DATA SHOWN>
____

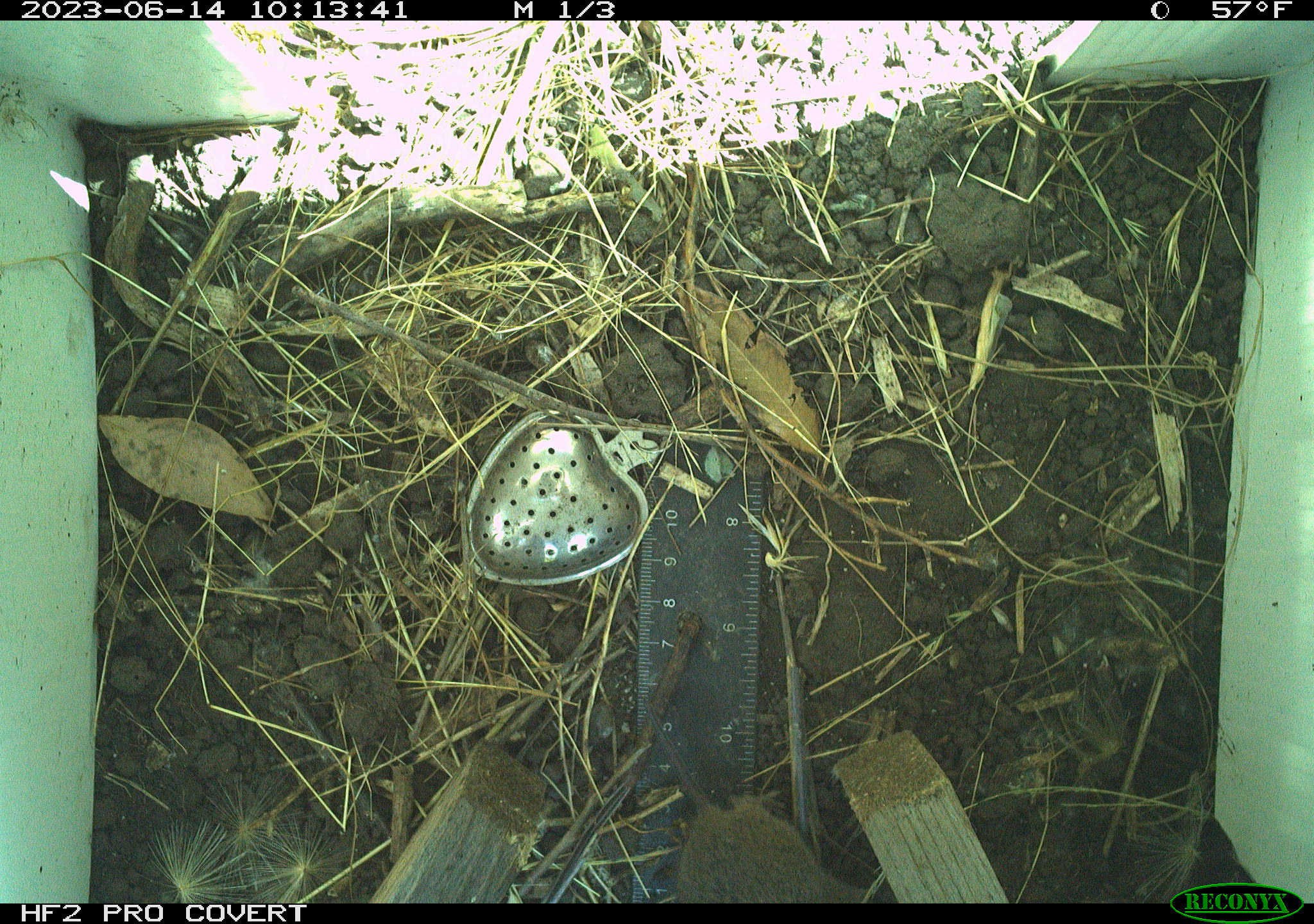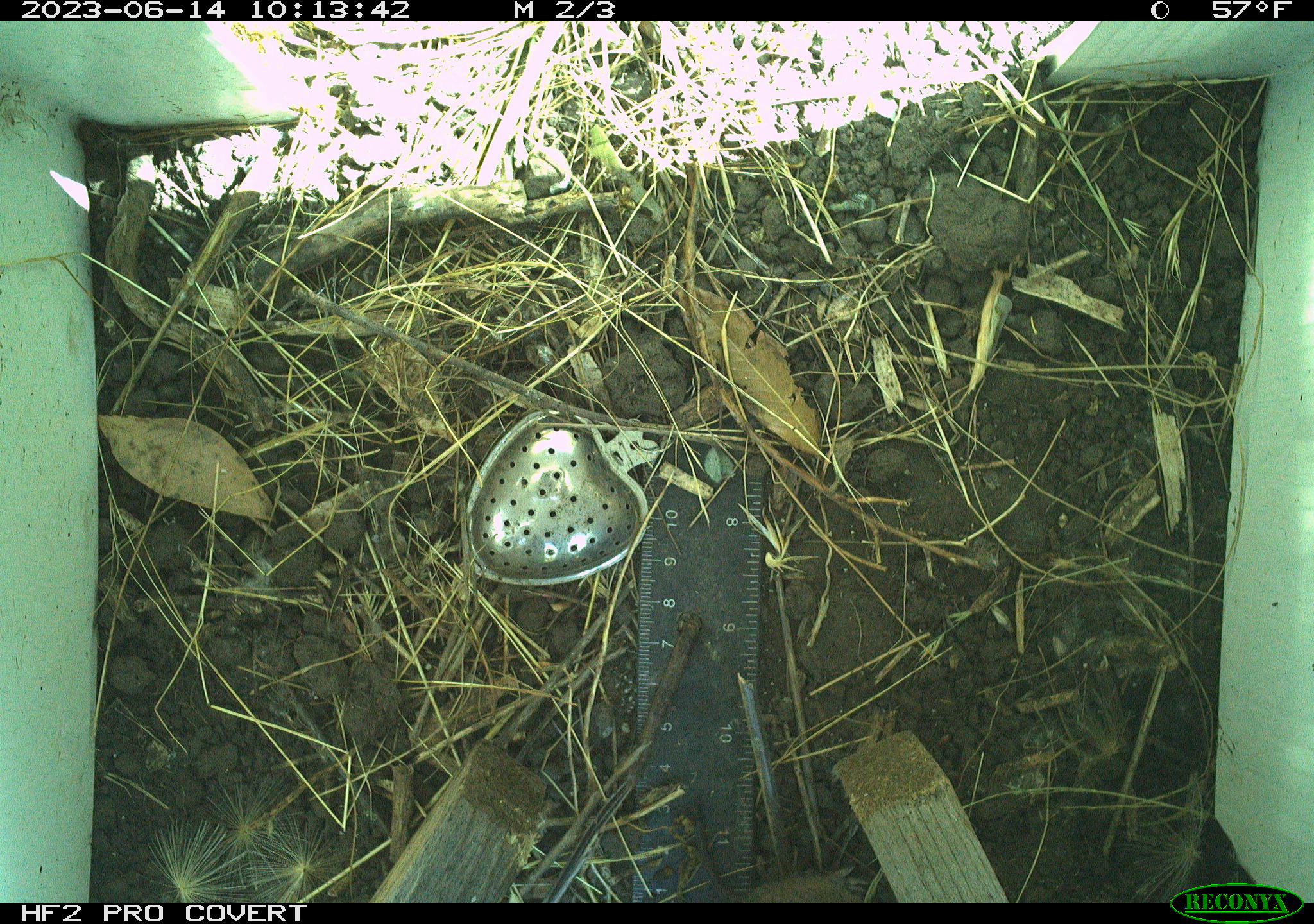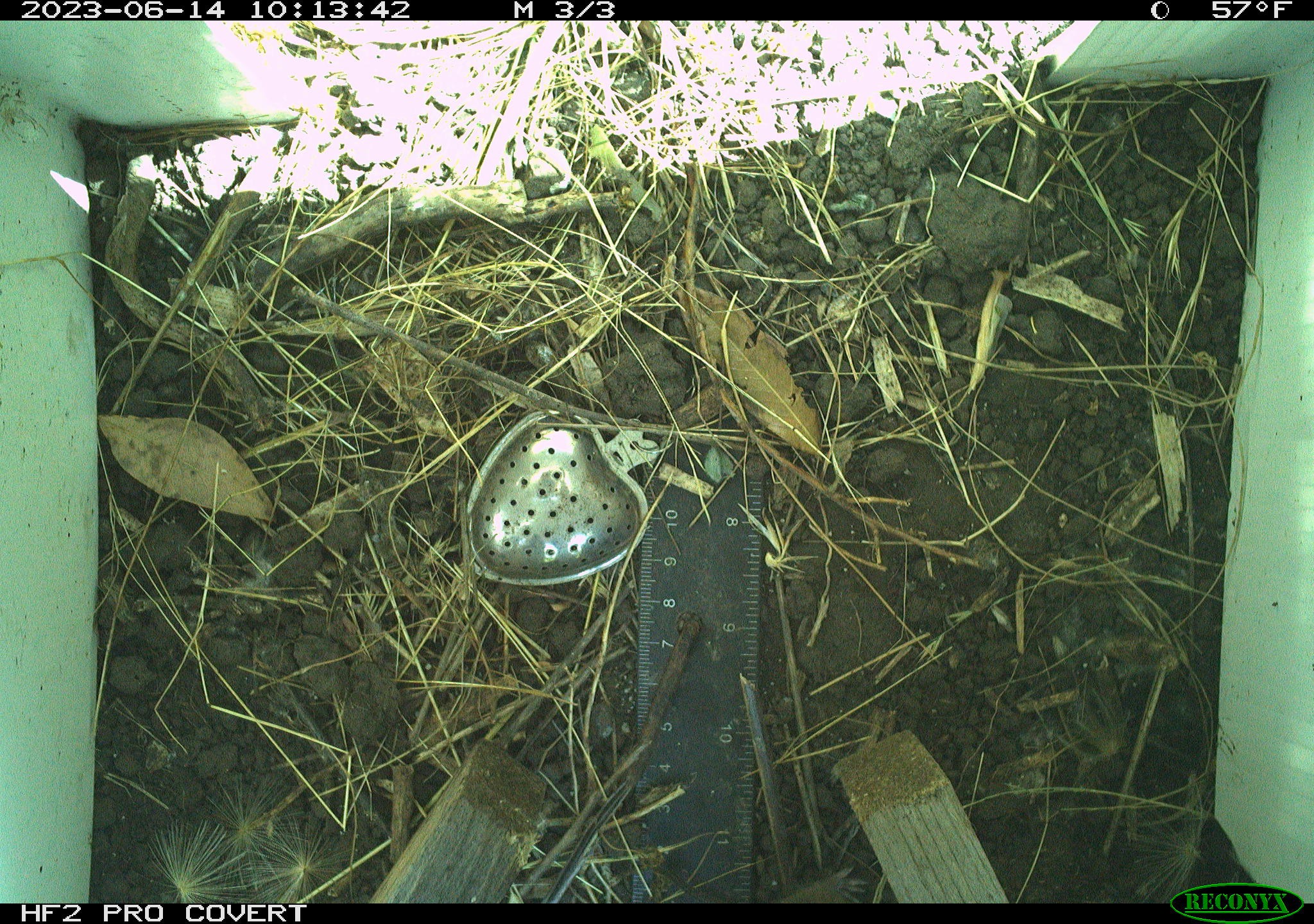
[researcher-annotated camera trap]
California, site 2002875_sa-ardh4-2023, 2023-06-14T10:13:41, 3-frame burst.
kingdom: Animalia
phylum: Chordata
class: Mammalia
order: Rodentia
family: Cricetidae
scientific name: Arvicolinae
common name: voles, lemmings, and muskrats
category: arvicolinae subfamily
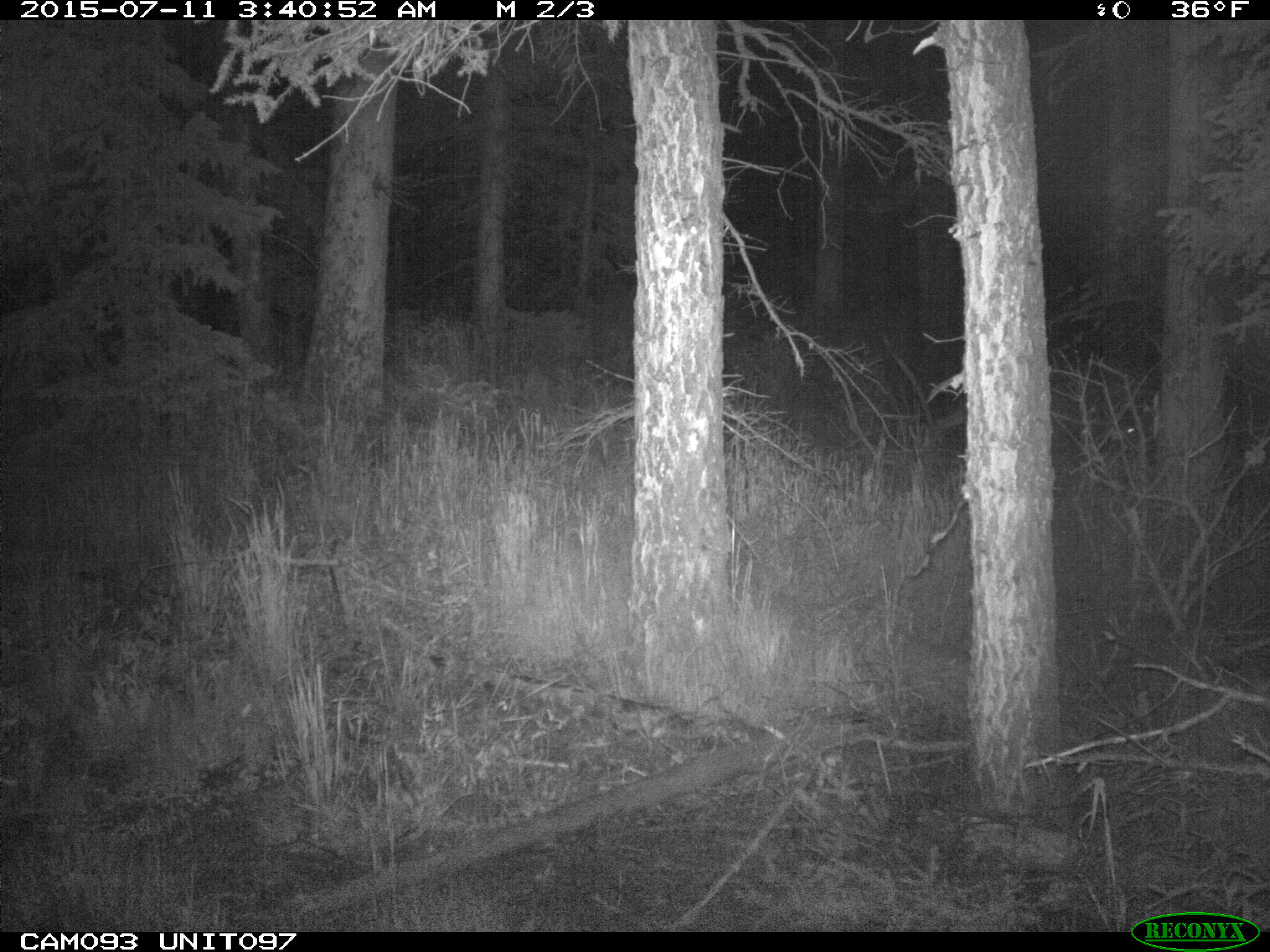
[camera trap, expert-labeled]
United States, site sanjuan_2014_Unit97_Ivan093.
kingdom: Animalia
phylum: Chordata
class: Mammalia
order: Artiodactyla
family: Cervidae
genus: Odocoileus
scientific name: Odocoileus hemionus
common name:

____

PROBLEM> Output all the data above verbatim, leaving out images.

ANSWER FOR THIS EXERCISE>
[researcher-annotated camera trap]
California, site 2002875_sa-ardh4-2023, 2023-06-14T10:13:41, 3-frame burst.
kingdom: Animalia
phylum: Chordata
class: Mammalia
order: Rodentia
family: Cricetidae
scientific name: Arvicolinae
common name: voles, lemmings, and muskrats
category: arvicolinae subfamily
[camera trap, expert-labeled]
United States, site sanjuan_2014_Unit97_Ivan093.
kingdom: Animalia
phylum: Chordata
class: Mammalia
order: Artiodactyla
family: Cervidae
genus: Odocoileus
scientific name: Odocoileus hemionus
common name:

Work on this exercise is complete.